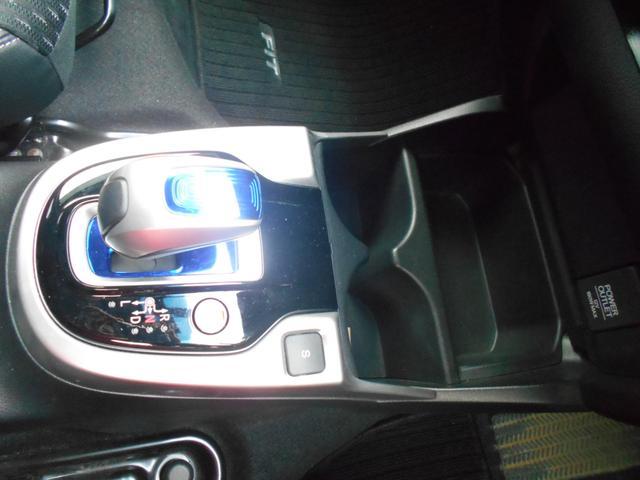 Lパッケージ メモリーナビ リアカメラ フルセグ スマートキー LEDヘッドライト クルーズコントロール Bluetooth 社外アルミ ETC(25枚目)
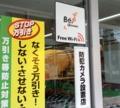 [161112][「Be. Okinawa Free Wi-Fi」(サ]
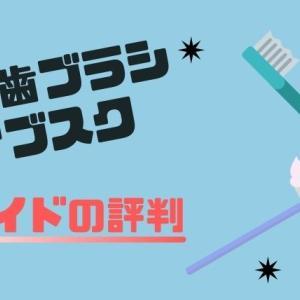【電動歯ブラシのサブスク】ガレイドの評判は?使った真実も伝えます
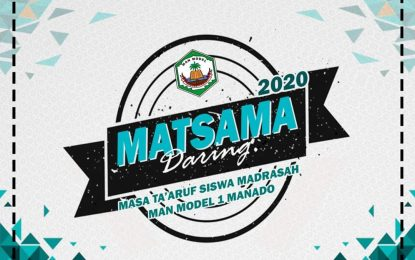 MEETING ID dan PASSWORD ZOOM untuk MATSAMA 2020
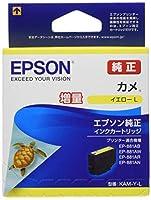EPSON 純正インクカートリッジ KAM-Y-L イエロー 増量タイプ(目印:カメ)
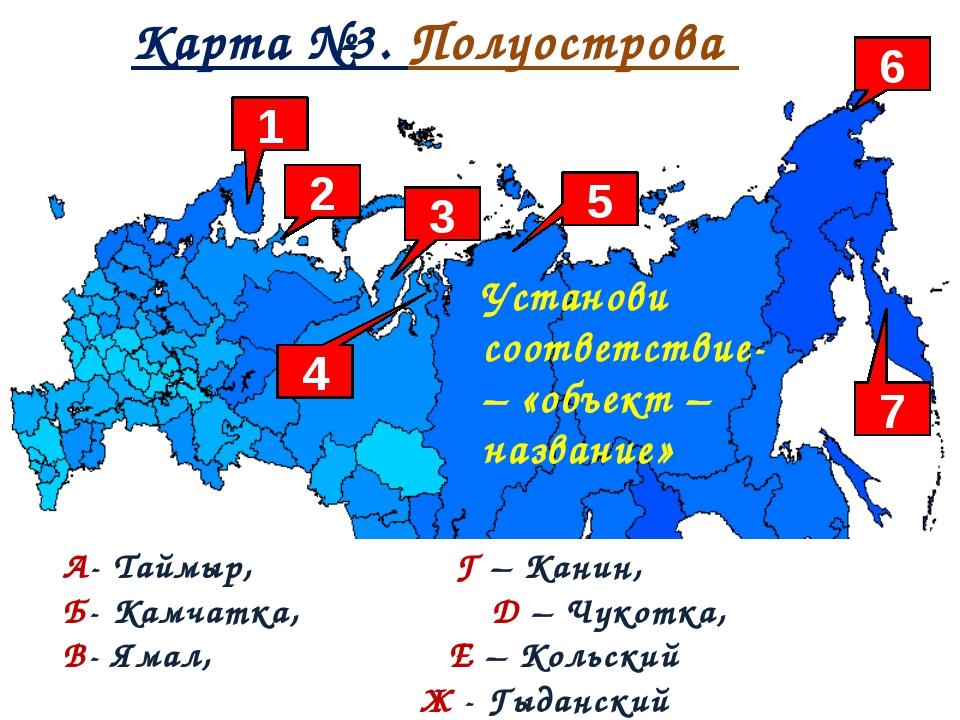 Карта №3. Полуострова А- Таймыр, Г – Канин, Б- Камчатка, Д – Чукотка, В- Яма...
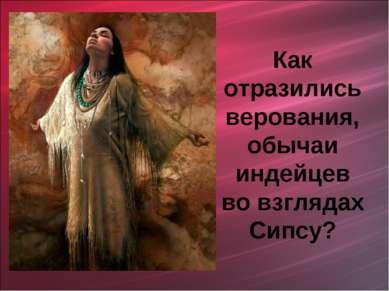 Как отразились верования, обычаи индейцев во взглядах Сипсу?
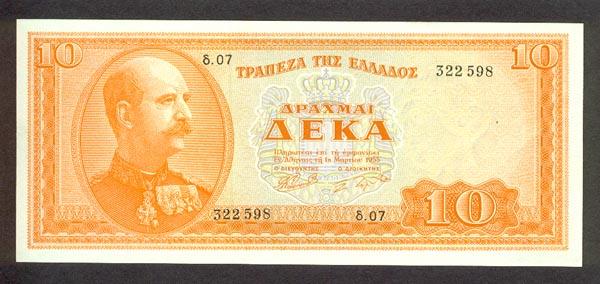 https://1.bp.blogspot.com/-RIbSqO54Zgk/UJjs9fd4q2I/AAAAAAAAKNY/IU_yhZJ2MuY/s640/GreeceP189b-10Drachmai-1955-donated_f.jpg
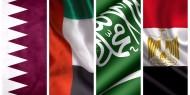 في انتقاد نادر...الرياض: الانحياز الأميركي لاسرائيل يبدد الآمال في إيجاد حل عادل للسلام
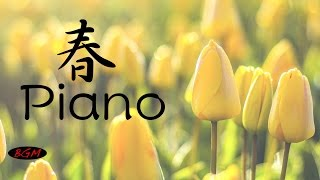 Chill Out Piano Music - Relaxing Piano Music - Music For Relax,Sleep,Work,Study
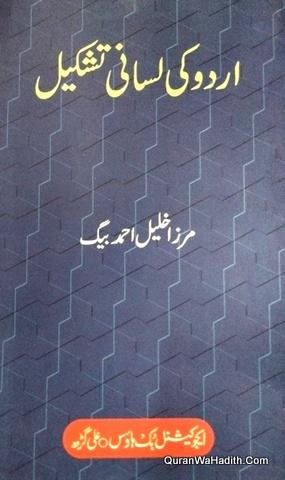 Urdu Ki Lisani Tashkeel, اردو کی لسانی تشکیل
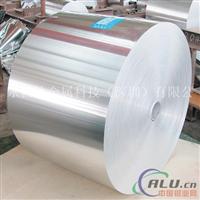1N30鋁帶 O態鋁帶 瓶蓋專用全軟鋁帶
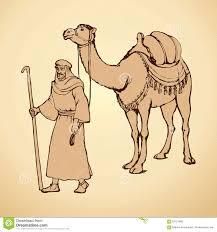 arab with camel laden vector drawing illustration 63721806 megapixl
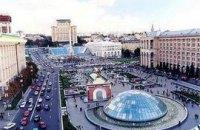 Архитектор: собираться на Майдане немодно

------------------------

Reproduce, word for word, every line from the start of the records down to and including the line with "EPSON 純正インクカートリッジ KAM-Y-L イエロー 増量タイプ(目印:カメ)"; skip the pictures.

*ANSWER FOR THIS EXERCISE*.
 Lパッケージ メモリーナビ リアカメラ フルセグ スマートキー LEDヘッドライト クルーズコントロール Bluetooth 社外アルミ ETC(25枚目)
 [161112][「Be. Okinawa Free Wi-Fi」(サ]
【電動歯ブラシのサブスク】ガレイドの評判は?使った真実も伝えます
 MEETING ID dan PASSWORD ZOOM untuk MATSAMA 2020
EPSON 純正インクカートリッジ KAM-Y-L イエロー 増量タイプ(目印:カメ)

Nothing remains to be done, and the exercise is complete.